=== Required work ===
Reproduce the whole listing, character for character.

=== Information supplied ===
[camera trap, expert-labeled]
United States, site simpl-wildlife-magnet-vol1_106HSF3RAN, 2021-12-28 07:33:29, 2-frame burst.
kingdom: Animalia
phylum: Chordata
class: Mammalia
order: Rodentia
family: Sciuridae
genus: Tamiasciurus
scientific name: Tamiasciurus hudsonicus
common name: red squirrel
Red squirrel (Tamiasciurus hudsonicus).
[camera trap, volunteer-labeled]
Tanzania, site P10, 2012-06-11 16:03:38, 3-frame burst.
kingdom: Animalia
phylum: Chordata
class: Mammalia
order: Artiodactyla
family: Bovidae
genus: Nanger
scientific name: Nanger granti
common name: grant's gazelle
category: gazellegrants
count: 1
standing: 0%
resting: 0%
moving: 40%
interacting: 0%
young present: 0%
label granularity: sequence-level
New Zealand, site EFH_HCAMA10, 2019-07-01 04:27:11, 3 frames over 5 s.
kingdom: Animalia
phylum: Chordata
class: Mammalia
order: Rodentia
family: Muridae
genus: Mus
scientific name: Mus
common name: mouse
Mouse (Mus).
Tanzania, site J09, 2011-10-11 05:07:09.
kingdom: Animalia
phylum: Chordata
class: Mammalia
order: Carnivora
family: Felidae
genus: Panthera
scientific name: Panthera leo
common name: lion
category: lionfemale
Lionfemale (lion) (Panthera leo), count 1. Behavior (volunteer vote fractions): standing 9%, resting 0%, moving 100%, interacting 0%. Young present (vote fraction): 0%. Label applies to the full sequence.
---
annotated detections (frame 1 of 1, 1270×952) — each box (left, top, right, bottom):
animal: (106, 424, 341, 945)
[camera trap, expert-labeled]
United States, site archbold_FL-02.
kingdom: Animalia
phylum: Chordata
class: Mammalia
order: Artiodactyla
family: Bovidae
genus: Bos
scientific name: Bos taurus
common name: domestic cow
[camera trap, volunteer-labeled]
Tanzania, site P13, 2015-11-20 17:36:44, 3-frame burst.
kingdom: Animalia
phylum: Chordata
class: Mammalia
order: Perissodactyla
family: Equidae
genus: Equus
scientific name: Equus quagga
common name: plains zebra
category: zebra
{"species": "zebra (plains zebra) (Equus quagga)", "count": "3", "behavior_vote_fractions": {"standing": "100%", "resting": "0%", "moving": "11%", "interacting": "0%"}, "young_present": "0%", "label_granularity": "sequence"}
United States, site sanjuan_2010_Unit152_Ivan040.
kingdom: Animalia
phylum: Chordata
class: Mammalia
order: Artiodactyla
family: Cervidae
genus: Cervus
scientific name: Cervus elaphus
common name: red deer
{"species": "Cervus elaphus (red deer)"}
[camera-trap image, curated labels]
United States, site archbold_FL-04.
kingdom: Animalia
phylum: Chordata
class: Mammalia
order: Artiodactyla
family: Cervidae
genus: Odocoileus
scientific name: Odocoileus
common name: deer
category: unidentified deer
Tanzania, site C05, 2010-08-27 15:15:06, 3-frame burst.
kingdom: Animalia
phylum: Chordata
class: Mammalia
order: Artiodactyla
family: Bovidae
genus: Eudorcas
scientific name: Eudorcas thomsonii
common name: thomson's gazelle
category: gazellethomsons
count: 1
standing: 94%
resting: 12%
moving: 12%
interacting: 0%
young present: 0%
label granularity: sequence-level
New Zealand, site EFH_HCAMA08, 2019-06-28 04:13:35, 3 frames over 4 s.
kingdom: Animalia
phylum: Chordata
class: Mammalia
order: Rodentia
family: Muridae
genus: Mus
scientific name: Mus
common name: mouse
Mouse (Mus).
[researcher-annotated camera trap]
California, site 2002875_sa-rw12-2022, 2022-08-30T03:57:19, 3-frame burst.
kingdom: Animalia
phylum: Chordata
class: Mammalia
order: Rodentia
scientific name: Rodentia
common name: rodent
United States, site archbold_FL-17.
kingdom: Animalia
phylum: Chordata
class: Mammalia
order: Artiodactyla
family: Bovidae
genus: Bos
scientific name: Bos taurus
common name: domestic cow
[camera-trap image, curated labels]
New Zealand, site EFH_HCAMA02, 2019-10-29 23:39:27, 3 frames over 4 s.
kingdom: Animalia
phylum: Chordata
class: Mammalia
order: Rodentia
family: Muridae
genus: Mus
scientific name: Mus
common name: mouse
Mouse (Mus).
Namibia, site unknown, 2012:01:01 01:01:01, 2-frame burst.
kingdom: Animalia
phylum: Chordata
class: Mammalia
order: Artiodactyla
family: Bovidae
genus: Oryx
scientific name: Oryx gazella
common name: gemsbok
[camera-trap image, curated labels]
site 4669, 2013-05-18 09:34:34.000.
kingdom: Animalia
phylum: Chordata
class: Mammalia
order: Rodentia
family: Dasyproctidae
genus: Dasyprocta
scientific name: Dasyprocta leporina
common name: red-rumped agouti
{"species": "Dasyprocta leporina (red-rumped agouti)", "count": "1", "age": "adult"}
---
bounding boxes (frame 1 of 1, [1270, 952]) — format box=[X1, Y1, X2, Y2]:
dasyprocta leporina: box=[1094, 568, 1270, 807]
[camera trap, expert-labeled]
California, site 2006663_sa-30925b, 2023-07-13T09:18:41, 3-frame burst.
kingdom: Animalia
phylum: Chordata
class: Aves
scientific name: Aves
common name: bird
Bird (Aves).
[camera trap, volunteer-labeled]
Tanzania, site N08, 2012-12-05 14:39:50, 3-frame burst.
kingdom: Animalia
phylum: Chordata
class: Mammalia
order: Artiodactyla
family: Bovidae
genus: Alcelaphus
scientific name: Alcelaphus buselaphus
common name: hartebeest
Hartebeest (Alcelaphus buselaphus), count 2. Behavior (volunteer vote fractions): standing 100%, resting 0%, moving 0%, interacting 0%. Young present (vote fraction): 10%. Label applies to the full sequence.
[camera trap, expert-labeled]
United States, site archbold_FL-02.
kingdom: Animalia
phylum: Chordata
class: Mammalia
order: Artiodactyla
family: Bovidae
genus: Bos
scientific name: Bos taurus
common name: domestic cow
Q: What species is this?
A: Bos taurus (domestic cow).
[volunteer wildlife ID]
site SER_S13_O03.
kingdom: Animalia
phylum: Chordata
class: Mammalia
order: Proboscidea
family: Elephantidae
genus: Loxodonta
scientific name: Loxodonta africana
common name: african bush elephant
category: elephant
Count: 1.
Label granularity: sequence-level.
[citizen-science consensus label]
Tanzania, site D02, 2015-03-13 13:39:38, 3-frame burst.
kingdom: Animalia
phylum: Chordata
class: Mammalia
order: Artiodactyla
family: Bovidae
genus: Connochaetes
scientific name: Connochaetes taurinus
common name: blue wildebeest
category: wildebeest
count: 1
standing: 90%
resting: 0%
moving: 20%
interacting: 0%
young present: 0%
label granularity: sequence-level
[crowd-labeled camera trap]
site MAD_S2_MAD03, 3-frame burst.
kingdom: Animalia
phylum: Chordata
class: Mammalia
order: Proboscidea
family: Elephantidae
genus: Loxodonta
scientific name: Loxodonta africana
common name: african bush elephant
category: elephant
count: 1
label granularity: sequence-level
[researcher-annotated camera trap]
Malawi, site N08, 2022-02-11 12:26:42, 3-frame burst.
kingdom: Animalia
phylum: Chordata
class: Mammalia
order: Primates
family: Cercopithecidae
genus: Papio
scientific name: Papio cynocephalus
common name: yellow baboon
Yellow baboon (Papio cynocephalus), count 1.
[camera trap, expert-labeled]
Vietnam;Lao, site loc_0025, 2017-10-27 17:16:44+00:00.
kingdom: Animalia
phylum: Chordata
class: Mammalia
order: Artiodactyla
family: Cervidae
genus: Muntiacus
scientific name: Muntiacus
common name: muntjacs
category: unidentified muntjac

=== Exercise answer ===
[camera trap, expert-labeled]
United States, site simpl-wildlife-magnet-vol1_106HSF3RAN, 2021-12-28 07:33:29, 2-frame burst.
kingdom: Animalia
phylum: Chordata
class: Mammalia
order: Rodentia
family: Sciuridae
genus: Tamiasciurus
scientific name: Tamiasciurus hudsonicus
common name: red squirrel
Red squirrel (Tamiasciurus hudsonicus).
[camera trap, volunteer-labeled]
Tanzania, site P10, 2012-06-11 16:03:38, 3-frame burst.
kingdom: Animalia
phylum: Chordata
class: Mammalia
order: Artiodactyla
family: Bovidae
genus: Nanger
scientific name: Nanger granti
common name: grant's gazelle
category: gazellegrants
count: 1
standing: 0%
resting: 0%
moving: 40%
interacting: 0%
young present: 0%
label granularity: sequence-level
New Zealand, site EFH_HCAMA10, 2019-07-01 04:27:11, 3 frames over 5 s.
kingdom: Animalia
phylum: Chordata
class: Mammalia
order: Rodentia
family: Muridae
genus: Mus
scientific name: Mus
common name: mouse
Mouse (Mus).
Tanzania, site J09, 2011-10-11 05:07:09.
kingdom: Animalia
phylum: Chordata
class: Mammalia
order: Carnivora
family: Felidae
genus: Panthera
scientific name: Panthera leo
common name: lion
category: lionfemale
Lionfemale (lion) (Panthera leo), count 1. Behavior (volunteer vote fractions): standing 9%, resting 0%, moving 100%, interacting 0%. Young present (vote fraction): 0%. Label applies to the full sequence.
---
annotated detections (frame 1 of 1, 1270×952) — each box (left, top, right, bottom):
animal: (106, 424, 341, 945)
[camera trap, expert-labeled]
United States, site archbold_FL-02.
kingdom: Animalia
phylum: Chordata
class: Mammalia
order: Artiodactyla
family: Bovidae
genus: Bos
scientific name: Bos taurus
common name: domestic cow
[camera trap, volunteer-labeled]
Tanzania, site P13, 2015-11-20 17:36:44, 3-frame burst.
kingdom: Animalia
phylum: Chordata
class: Mammalia
order: Perissodactyla
family: Equidae
genus: Equus
scientific name: Equus quagga
common name: plains zebra
category: zebra
{"species": "zebra (plains zebra) (Equus quagga)", "count": "3", "behavior_vote_fractions": {"standing": "100%", "resting": "0%", "moving": "11%", "interacting": "0%"}, "young_present": "0%", "label_granularity": "sequence"}
United States, site sanjuan_2010_Unit152_Ivan040.
kingdom: Animalia
phylum: Chordata
class: Mammalia
order: Artiodactyla
family: Cervidae
genus: Cervus
scientific name: Cervus elaphus
common name: red deer
{"species": "Cervus elaphus (red deer)"}
[camera-trap image, curated labels]
United States, site archbold_FL-04.
kingdom: Animalia
phylum: Chordata
class: Mammalia
order: Artiodactyla
family: Cervidae
genus: Odocoileus
scientific name: Odocoileus
common name: deer
category: unidentified deer
Tanzania, site C05, 2010-08-27 15:15:06, 3-frame burst.
kingdom: Animalia
phylum: Chordata
class: Mammalia
order: Artiodactyla
family: Bovidae
genus: Eudorcas
scientific name: Eudorcas thomsonii
common name: thomson's gazelle
category: gazellethomsons
count: 1
standing: 94%
resting: 12%
moving: 12%
interacting: 0%
young present: 0%
label granularity: sequence-level
New Zealand, site EFH_HCAMA08, 2019-06-28 04:13:35, 3 frames over 4 s.
kingdom: Animalia
phylum: Chordata
class: Mammalia
order: Rodentia
family: Muridae
genus: Mus
scientific name: Mus
common name: mouse
Mouse (Mus).
[researcher-annotated camera trap]
California, site 2002875_sa-rw12-2022, 2022-08-30T03:57:19, 3-frame burst.
kingdom: Animalia
phylum: Chordata
class: Mammalia
order: Rodentia
scientific name: Rodentia
common name: rodent
United States, site archbold_FL-17.
kingdom: Animalia
phylum: Chordata
class: Mammalia
order: Artiodactyla
family: Bovidae
genus: Bos
scientific name: Bos taurus
common name: domestic cow
[camera-trap image, curated labels]
New Zealand, site EFH_HCAMA02, 2019-10-29 23:39:27, 3 frames over 4 s.
kingdom: Animalia
phylum: Chordata
class: Mammalia
order: Rodentia
family: Muridae
genus: Mus
scientific name: Mus
common name: mouse
Mouse (Mus).
Namibia, site unknown, 2012:01:01 01:01:01, 2-frame burst.
kingdom: Animalia
phylum: Chordata
class: Mammalia
order: Artiodactyla
family: Bovidae
genus: Oryx
scientific name: Oryx gazella
common name: gemsbok
[camera-trap image, curated labels]
site 4669, 2013-05-18 09:34:34.000.
kingdom: Animalia
phylum: Chordata
class: Mammalia
order: Rodentia
family: Dasyproctidae
genus: Dasyprocta
scientific name: Dasyprocta leporina
common name: red-rumped agouti
{"species": "Dasyprocta leporina (red-rumped agouti)", "count": "1", "age": "adult"}
---
bounding boxes (frame 1 of 1, [1270, 952]) — format box=[X1, Y1, X2, Y2]:
dasyprocta leporina: box=[1094, 568, 1270, 807]
[camera trap, expert-labeled]
California, site 2006663_sa-30925b, 2023-07-13T09:18:41, 3-frame burst.
kingdom: Animalia
phylum: Chordata
class: Aves
scientific name: Aves
common name: bird
Bird (Aves).
[camera trap, volunteer-labeled]
Tanzania, site N08, 2012-12-05 14:39:50, 3-frame burst.
kingdom: Animalia
phylum: Chordata
class: Mammalia
order: Artiodactyla
family: Bovidae
genus: Alcelaphus
scientific name: Alcelaphus buselaphus
common name: hartebeest
Hartebeest (Alcelaphus buselaphus), count 2. Behavior (volunteer vote fractions): standing 100%, resting 0%, moving 0%, interacting 0%. Young present (vote fraction): 10%. Label applies to the full sequence.
[camera trap, expert-labeled]
United States, site archbold_FL-02.
kingdom: Animalia
phylum: Chordata
class: Mammalia
order: Artiodactyla
family: Bovidae
genus: Bos
scientific name: Bos taurus
common name: domestic cow
Q: What species is this?
A: Bos taurus (domestic cow).
[volunteer wildlife ID]
site SER_S13_O03.
kingdom: Animalia
phylum: Chordata
class: Mammalia
order: Proboscidea
family: Elephantidae
genus: Loxodonta
scientific name: Loxodonta africana
common name: african bush elephant
category: elephant
Count: 1.
Label granularity: sequence-level.
[citizen-science consensus label]
Tanzania, site D02, 2015-03-13 13:39:38, 3-frame burst.
kingdom: Animalia
phylum: Chordata
class: Mammalia
order: Artiodactyla
family: Bovidae
genus: Connochaetes
scientific name: Connochaetes taurinus
common name: blue wildebeest
category: wildebeest
count: 1
standing: 90%
resting: 0%
moving: 20%
interacting: 0%
young present: 0%
label granularity: sequence-level
[crowd-labeled camera trap]
site MAD_S2_MAD03, 3-frame burst.
kingdom: Animalia
phylum: Chordata
class: Mammalia
order: Proboscidea
family: Elephantidae
genus: Loxodonta
scientific name: Loxodonta africana
common name: african bush elephant
category: elephant
count: 1
label granularity: sequence-level
[researcher-annotated camera trap]
Malawi, site N08, 2022-02-11 12:26:42, 3-frame burst.
kingdom: Animalia
phylum: Chordata
class: Mammalia
order: Primates
family: Cercopithecidae
genus: Papio
scientific name: Papio cynocephalus
common name: yellow baboon
Yellow baboon (Papio cynocephalus), count 1.
[camera trap, expert-labeled]
Vietnam;Lao, site loc_0025, 2017-10-27 17:16:44+00:00.
kingdom: Animalia
phylum: Chordata
class: Mammalia
order: Artiodactyla
family: Cervidae
genus: Muntiacus
scientific name: Muntiacus
common name: muntjacs
category: unidentified muntjac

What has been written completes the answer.